Critique – Amiante – Sébastien Dulude – La Peuplade

Critique – Amiante – Sébastien Dulude – La Peuplade


Dévaler les pentes à bicycle, trouver des trésors pour construire une cabane dans les arbres, se plonger dans les aventures de Tintin, pêcher les truites, tenir le compte des catastrophes qui se passent dans le monde, ressentir les premiers émois physiques, voilà à quoi s’emploient Steve, neuf ans, et Charlélie, dix ans, deux amis inséparables depuis que le second est arrivé un an avant l’année 1986 pendant laquelle se déroule la première partie du roman.

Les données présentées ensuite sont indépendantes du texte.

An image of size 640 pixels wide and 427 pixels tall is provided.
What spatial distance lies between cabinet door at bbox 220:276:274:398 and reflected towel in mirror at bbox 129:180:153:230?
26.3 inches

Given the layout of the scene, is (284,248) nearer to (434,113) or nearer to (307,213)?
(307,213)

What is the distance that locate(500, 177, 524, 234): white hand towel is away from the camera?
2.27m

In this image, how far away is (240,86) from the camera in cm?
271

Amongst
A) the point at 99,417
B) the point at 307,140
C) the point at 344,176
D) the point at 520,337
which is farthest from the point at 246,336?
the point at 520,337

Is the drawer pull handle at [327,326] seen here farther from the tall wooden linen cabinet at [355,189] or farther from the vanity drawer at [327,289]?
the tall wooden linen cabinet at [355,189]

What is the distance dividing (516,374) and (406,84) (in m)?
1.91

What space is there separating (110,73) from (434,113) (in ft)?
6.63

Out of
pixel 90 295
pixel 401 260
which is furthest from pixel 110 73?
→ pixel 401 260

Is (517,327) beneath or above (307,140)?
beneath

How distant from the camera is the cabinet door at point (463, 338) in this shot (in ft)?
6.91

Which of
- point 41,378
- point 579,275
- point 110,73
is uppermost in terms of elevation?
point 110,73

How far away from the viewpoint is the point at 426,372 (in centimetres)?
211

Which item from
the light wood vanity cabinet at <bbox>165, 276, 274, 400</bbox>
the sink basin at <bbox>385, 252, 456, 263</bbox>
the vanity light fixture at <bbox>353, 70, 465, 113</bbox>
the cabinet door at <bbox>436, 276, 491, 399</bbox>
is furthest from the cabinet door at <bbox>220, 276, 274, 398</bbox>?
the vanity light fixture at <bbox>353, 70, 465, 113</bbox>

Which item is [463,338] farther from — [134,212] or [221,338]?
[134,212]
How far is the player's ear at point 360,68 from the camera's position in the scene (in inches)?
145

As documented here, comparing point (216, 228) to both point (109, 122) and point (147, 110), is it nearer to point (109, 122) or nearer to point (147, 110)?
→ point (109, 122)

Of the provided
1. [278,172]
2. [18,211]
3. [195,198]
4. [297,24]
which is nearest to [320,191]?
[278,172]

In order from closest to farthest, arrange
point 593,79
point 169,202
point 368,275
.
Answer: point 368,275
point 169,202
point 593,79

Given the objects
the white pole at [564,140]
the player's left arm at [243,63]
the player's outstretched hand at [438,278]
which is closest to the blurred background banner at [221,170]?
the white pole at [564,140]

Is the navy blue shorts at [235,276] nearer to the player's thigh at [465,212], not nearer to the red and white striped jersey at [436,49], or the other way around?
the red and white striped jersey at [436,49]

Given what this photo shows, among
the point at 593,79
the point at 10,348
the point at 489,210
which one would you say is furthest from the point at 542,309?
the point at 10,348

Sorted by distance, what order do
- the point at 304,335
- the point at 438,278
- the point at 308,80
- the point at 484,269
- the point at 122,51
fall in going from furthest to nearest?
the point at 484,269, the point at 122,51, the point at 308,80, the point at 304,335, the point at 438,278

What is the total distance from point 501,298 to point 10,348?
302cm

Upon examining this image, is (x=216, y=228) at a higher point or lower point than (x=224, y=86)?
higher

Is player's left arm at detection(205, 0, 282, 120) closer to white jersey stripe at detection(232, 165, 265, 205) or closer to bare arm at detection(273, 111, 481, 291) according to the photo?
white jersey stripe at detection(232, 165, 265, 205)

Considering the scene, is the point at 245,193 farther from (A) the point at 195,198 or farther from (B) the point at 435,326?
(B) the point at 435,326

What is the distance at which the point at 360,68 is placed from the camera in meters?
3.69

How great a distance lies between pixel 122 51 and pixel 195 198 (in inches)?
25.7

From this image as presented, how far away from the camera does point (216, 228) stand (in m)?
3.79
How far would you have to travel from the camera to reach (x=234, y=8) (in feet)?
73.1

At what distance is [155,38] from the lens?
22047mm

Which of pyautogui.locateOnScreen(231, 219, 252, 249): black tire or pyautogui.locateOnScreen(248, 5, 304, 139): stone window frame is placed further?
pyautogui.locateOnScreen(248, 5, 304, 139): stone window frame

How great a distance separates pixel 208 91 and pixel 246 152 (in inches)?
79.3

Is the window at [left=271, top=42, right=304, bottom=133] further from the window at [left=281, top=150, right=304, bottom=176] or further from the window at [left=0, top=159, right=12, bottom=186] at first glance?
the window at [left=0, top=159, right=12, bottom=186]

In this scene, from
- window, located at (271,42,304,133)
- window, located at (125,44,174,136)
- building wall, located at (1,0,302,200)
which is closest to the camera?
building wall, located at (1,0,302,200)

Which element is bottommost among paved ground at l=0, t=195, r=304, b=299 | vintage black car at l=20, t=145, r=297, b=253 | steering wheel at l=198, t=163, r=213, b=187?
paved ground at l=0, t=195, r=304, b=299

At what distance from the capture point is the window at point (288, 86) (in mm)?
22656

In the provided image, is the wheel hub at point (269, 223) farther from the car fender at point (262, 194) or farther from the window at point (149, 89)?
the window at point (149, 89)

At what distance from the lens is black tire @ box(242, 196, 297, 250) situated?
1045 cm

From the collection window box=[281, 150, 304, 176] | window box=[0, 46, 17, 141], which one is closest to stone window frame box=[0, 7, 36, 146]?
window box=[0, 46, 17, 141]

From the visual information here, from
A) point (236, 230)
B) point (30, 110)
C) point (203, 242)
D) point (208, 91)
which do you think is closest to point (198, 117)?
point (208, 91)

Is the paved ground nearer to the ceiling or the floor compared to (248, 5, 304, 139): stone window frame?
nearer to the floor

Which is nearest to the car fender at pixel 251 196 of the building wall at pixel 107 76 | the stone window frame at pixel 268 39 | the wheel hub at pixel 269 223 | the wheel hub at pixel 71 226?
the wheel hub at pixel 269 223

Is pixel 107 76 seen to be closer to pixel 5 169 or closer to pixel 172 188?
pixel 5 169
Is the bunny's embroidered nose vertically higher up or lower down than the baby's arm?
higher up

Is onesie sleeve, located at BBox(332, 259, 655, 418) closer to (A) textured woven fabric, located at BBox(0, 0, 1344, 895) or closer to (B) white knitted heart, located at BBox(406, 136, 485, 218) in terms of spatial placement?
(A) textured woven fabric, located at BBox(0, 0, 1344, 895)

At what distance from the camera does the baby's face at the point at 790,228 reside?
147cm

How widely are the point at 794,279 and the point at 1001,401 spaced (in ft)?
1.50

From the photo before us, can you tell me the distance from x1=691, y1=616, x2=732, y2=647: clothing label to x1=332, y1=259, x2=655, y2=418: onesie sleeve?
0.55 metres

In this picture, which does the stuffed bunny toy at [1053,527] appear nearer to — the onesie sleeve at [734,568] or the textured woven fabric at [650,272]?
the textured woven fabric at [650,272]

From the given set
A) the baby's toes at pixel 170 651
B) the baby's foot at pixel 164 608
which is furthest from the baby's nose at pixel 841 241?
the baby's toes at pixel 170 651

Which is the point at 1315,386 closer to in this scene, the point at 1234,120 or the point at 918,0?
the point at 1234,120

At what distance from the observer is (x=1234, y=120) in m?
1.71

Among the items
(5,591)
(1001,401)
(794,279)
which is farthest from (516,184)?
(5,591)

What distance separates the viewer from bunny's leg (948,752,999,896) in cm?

Nous sommes à Thetford Mines, petite localité surnommée la « cité de l’or blanc », le métal précieux désignant l’amiante, minerai aux propriétés calorifuges et isolantes mais extrêmement nocives pour la santé humaine et pour l’environnement.

Poumon économique de ce territoire québécois, il emploie le père de Steve.

Malgré les dangers, cette exploitation est un formidable terrain de jeu pour les enfants. Le plus jeune, plutôt prudent, n’hésite pas à suivre son intrépide camarade, devenu un refuge, une protection, celui qui l’a sorti de la solitude. Parce qu’à la maison, la vie est moins plaisante.

La mère, dépressive, passe ses journées dans son lit, et le père manie les insultes et les coups avec virtuosité, reprochant à son fils ses manières et ses goûts efféminés.

« Amiante » est le premier roman de Sébastien Dulude, auteur québécois qui s’est fait connaître pour sa poésie, genre dont on distingue la marque dans la prose souvent lyrique et métaphorique mâtinée de mots et d’expressions québécois qui apportent une touche de fraîcheur et d’inventivité.

L’écriture a la capacité à décrire avec justesse, finesse et sensibilité le monde de l’enfance avec ses angoisses et ses joies, tout en instillant une sensation de menace, et celui de l’adolescence qui occupe la seconde partie, cinq ans plus tard, d’où sourdent un mal-être lié à l’absence, la colère, une quête d’identité et une émancipation salvatrice.

Personnage à part entière du récit, la mine d’amiante présente un double visage : une défiguration de la nature et un péril pour les riverains, mais aussi une source d’emploi pour ces derniers.

Elle est une verrue aux allures lunaires au milieu de paysages de forêts, de rivières et de lacs.

Sébastien Dulude s’est inspiré de sa jeunesse à Thetford Mines pour composer son roman aux allures de conte moderne qui fait l’éloge de l’amitié.

« Amiante » fait partie de la sélection 2025 du Prix Premières Paroles.

EXTRAITS

  • J’avais senti dès la première fraction de seconde du croisement de nos regards, dans sa manière d’opiner du museau vers moi en m’apercevant, qu’il était l’ami que je cherchais désespérément.
  • Notre proximité était d’une plénitude à la fois nonchalante et immense, à la manière dont se rencontrent les cachalots, les cumulus, les nébuleuses.
  • Comme cette ville, ma peine ne brûlera jamais. Elle survit aux coups, aux morts, à l’amour.